AI continues to dominate the CCaaS space, delivering significant improvements in areas such as call transcription and summarization, predictive capabilities, trending topic detection, sentiment analysis, natural language Q&A, and automated scoring. These functionalities provide compelling use cases that can be tracked and measured, offering enterprises valuable insights and efficiencies.
Despite the influx of AI-driven features, the key players in the CCaaS market remain largely unchanged. However, new product names and offerings have been introduced, adding complexity to the pricing structures. For instance, Genesys has incorporated AI Experience tokens into its pricing model, which includes features like answer highlights and wrap-up code prediction.
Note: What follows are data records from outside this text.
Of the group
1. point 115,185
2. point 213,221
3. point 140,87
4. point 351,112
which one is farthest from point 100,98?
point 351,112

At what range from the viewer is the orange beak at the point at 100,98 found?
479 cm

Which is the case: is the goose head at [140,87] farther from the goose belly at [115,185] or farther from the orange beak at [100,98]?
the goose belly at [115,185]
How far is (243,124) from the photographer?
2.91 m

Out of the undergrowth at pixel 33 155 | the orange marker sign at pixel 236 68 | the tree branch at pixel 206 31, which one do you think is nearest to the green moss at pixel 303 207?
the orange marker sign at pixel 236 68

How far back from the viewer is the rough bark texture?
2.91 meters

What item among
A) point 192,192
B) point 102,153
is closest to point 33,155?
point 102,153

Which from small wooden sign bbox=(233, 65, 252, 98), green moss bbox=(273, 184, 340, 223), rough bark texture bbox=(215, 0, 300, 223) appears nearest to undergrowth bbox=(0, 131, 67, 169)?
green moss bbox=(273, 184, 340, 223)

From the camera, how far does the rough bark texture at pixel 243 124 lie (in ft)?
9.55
These tokens are purchased in units measured per event, route, seat, or session, depending on the type of cloud product, further complicating the pricing exercise.
From a contracting perspective, the migration from on-premises solutions to cloud-based CCaaS platforms necessitates a thorough understanding and contractual agreement on the use of AI and AI-driven features. Enterprises must establish comprehensive AI policies that address data protection, intellectual property, liability, regulation, and ethics. These policies should include a governance model and an ongoing governance board to ensure continuous oversight and updates based on the latest developments.
Defining an AI policy involves addressing foundational questions such as the nature of the AI component, data usage and sensitivity, data residency, consent requirements, and applicable laws4. This approach ensures that enterprises are well-prepared to navigate the complexities of AI integration in their CCaaS solutions.
The process of sourcing CCaaS services has also evolved with the advent of AI. While the fundamental process of issuing a Request for Proposal (RFP) remains unchanged, the questions and terms within the RFP must now include AI-specific language aligned with the enterprise’s policies5. This includes defining AI, understanding data storage and usage, and ensuring compliance with ethical and regulatory requirements.
Ultimately, the goal of any CCaaS solution is to address the enterprise’s business objectives, such as improving customer satisfaction, customer experience, and employee experience. Understanding the use cases, environment size, and integration requirements is crucial to developing a cost model that fully contemplates the target environment, including AI-related costs.
In conclusion, the integration of AI into CCaaS solutions presents both opportunities and challenges for enterprises. By establishing robust AI policies, engaging in thorough contracting processes, and continuously updating governance models, businesses can effectively leverage AI to enhance their contact center operations and achieve their strategic objectives.